Makhluk hijau itu tampak menggeliat di tangan saya. Bau amis tercium tatkala hewan itu saya dekatkan ke hidung. Sempat ragu, namun saya beranikan untuk memasukkan cacing laut sepanjang 25cm itu ke dalam mulut saya. Terasa lumer di mulut saat saya mencoba melumatnya, rasa asin dan aroma amis muncul seketika. Sangat aneh rasanya, tetapi akhirnya saya berhasil menelan tanpa harus memuntahkannya. Hal yang sama juga dilakukan beberapa kawan dan juga sejumlah orang lainnya di pantai Seger pagi itu. Kami semua sama-sama sedang berburu cacing laut atau biasa disebut nyale.

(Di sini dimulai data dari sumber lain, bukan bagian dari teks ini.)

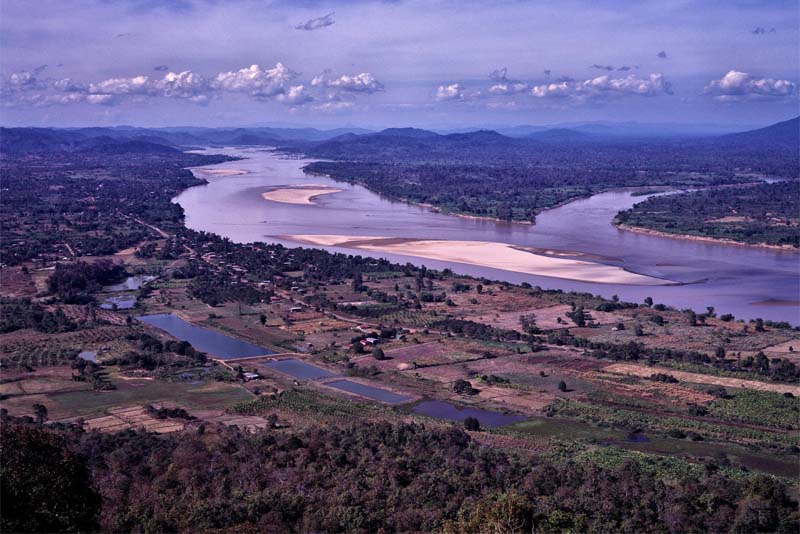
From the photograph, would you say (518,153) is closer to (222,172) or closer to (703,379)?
(222,172)

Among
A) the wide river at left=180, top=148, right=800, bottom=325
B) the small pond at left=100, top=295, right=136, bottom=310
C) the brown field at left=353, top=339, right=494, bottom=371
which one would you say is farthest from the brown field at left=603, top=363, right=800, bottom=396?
the small pond at left=100, top=295, right=136, bottom=310

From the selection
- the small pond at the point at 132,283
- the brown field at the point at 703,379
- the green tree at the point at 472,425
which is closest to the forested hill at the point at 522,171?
the small pond at the point at 132,283

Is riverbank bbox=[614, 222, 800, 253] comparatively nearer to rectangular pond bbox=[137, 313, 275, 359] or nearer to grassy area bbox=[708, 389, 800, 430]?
grassy area bbox=[708, 389, 800, 430]

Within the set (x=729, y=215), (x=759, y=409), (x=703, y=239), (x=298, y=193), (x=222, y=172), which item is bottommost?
(x=759, y=409)

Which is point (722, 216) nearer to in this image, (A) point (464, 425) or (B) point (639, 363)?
(B) point (639, 363)

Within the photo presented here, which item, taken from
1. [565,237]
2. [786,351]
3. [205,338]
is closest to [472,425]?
[786,351]
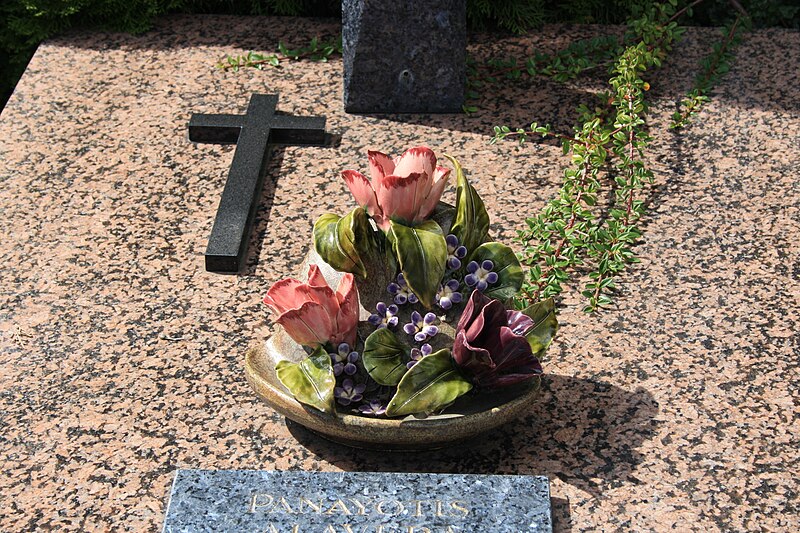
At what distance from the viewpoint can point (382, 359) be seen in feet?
7.40

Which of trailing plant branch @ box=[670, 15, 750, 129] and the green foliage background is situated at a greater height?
trailing plant branch @ box=[670, 15, 750, 129]

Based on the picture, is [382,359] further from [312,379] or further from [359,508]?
[359,508]

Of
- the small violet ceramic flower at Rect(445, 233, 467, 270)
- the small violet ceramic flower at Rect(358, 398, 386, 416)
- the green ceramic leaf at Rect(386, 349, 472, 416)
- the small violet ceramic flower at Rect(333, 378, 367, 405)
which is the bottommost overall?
the small violet ceramic flower at Rect(358, 398, 386, 416)

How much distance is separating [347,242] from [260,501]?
57 centimetres

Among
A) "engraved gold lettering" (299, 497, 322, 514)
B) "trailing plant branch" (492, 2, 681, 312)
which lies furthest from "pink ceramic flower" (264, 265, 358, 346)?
"trailing plant branch" (492, 2, 681, 312)

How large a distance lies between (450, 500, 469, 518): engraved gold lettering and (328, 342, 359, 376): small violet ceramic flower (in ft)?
1.20

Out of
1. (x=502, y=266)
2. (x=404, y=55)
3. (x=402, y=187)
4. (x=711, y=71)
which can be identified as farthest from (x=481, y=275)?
(x=711, y=71)

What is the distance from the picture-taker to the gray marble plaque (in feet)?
6.81

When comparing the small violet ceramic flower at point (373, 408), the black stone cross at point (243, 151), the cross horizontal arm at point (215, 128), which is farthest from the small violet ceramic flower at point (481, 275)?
the cross horizontal arm at point (215, 128)

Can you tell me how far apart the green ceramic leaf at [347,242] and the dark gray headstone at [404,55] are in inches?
55.9

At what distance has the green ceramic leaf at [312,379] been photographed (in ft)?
7.29

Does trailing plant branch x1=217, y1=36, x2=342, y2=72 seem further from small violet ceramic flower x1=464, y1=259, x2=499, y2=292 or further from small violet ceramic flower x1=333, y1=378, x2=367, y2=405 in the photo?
small violet ceramic flower x1=333, y1=378, x2=367, y2=405

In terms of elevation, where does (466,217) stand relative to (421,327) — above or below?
above

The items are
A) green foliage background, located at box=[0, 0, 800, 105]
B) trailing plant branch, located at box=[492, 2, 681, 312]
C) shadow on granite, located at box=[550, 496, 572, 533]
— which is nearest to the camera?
shadow on granite, located at box=[550, 496, 572, 533]
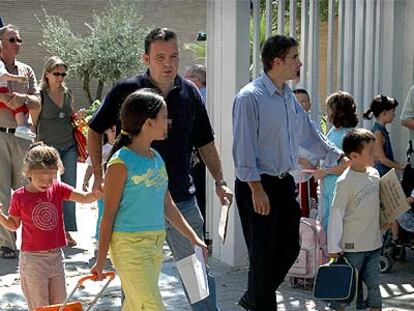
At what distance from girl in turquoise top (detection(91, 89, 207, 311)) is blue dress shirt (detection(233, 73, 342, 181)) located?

Nyale adalah sejenis cacing laut yang dapat ditemui di wilayah Nusa Tenggara. Uniknya nyale hanya muncul setahun sekali. Menurut salah seorang warga, tahun ini nyale muncul pada dini hari tanggal 20 Februari dan 21 Maret lalu. Belum diketahui secara pasti sebabnya, namun banyak warga percaya bahwa nyale adalah jelmaan dari rambut seorang putri yang sengaja muncul setiap tahunnya. Konon, pada jaman dulu ada seorang putri cantik di daratan Lombok yang coba dipersunting empat pangeran. Singkat cerita, sang putri akhirnya menceburkan diri ke laut untuk menghindari terjadinya peperangan antara keempat pangeran. Dengan menceburkan dirinya ke laut, jasadnya akan menjadi satu dengan laut. Pengorbanan sang putri tidaklah sia-sia karena setiap tahunnya, nyale selalu muncul dan dapat dinikmati oleh semua orang. Karena itu, warga sangat percaya akan khasiat nyale.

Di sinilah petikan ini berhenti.